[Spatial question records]
┌──
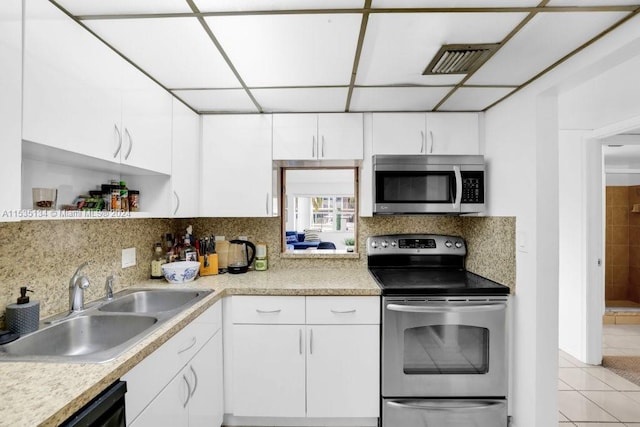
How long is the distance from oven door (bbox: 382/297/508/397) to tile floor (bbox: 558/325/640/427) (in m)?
0.72

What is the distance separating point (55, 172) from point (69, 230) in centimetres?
28

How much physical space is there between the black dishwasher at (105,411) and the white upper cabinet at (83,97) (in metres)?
0.83

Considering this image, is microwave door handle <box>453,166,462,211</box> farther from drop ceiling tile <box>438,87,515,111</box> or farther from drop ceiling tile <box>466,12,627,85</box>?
drop ceiling tile <box>466,12,627,85</box>

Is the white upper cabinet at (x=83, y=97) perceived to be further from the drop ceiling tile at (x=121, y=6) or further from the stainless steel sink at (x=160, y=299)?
the stainless steel sink at (x=160, y=299)

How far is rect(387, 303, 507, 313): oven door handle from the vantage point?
190 cm

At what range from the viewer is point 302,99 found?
208cm

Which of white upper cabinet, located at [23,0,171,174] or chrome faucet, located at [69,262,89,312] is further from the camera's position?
chrome faucet, located at [69,262,89,312]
└──
• What is required: Begin with the line that contains "Considering this image, is" and quote each line after it exactly, stopping after the last line of the data.

• The reply:
Considering this image, is microwave door handle <box>453,166,462,211</box> farther from drop ceiling tile <box>438,87,515,111</box> or farther from drop ceiling tile <box>466,12,627,85</box>?
drop ceiling tile <box>466,12,627,85</box>

Is the white upper cabinet at (x=83, y=97) perceived to be further from the drop ceiling tile at (x=121, y=6) or further from the stainless steel sink at (x=160, y=299)?
the stainless steel sink at (x=160, y=299)

How far is rect(387, 303, 507, 313): oven door handle from the vantage point?
190 cm

At what range from the viewer is point 302,99 found?
208cm

Which of white upper cabinet, located at [23,0,171,174] or chrome faucet, located at [69,262,89,312] is further from the camera's position?
chrome faucet, located at [69,262,89,312]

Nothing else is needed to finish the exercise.